Copy the stretch from the line containing "From the group" through the end of the data, swapping "green foliage" for "leafy shrubbery" and changing nothing else.

----

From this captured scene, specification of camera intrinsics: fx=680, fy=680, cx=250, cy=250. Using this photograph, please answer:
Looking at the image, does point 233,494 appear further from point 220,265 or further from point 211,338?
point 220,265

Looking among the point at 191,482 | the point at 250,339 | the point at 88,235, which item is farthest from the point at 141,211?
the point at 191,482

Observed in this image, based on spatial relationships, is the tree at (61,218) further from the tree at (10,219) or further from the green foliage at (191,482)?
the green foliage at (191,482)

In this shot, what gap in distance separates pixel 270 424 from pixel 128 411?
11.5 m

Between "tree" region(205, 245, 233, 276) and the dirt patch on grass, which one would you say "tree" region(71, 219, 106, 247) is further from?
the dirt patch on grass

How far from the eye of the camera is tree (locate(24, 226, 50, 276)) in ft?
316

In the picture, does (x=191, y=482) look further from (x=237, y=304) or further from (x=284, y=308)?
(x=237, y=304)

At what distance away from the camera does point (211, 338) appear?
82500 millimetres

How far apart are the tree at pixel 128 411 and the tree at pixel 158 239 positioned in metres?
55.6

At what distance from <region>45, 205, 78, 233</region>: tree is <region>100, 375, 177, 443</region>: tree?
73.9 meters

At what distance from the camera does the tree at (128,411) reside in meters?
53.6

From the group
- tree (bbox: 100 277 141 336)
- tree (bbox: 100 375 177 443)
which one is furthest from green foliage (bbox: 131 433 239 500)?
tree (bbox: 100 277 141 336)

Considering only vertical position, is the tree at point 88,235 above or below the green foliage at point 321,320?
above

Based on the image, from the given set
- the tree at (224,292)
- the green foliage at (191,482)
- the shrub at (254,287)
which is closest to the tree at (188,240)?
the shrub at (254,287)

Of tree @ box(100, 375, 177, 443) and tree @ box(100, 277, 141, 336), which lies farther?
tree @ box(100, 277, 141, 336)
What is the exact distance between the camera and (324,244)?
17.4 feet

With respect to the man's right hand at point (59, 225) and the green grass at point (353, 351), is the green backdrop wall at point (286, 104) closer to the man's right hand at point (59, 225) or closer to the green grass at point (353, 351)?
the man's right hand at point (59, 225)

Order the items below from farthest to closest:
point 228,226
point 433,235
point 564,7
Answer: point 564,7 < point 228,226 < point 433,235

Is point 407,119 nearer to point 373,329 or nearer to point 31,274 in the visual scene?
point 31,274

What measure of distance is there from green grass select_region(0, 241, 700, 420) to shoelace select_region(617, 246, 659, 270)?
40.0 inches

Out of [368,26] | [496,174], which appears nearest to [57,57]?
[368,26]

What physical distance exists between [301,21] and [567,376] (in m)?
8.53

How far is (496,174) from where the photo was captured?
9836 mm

----

Written reply:
From the group
- tree (bbox: 100 277 141 336)
- tree (bbox: 100 375 177 443)
which one is furthest from leafy shrubbery (bbox: 131 433 239 500)?
tree (bbox: 100 277 141 336)

Considering only vertical position, is the tree at point 88,235 above or below the leafy shrubbery at point 321,320?
above

Based on the image, from the given set
- the tree at (224,292)
- the leafy shrubbery at (191,482)
- the shrub at (254,287)
which is closest to the tree at (188,240)?
the shrub at (254,287)

Of tree @ box(100, 375, 177, 443) and tree @ box(100, 277, 141, 336), which lies farther?
tree @ box(100, 277, 141, 336)
What is the exact distance between the camera and (324,244)?
17.4 feet

With respect to the man's right hand at point (59, 225) and the green grass at point (353, 351), is the green backdrop wall at point (286, 104) closer to the man's right hand at point (59, 225) or closer to the green grass at point (353, 351)?
the man's right hand at point (59, 225)

Order the items below from farthest to closest:
point 228,226
point 433,235
point 564,7
Answer: point 564,7 < point 228,226 < point 433,235

Is point 407,119 nearer to point 373,329 or nearer to point 31,274 in the visual scene?
point 31,274

What measure of distance is there from green grass select_region(0, 241, 700, 420) to shoelace select_region(617, 246, 659, 270)?
40.0 inches

Out of [368,26] | [496,174], which appears nearest to [57,57]?
[368,26]

What physical distance exists between [301,21] and [567,376] (in m)?
8.53

How far is (496,174) from where the photo was captured?
9836 mm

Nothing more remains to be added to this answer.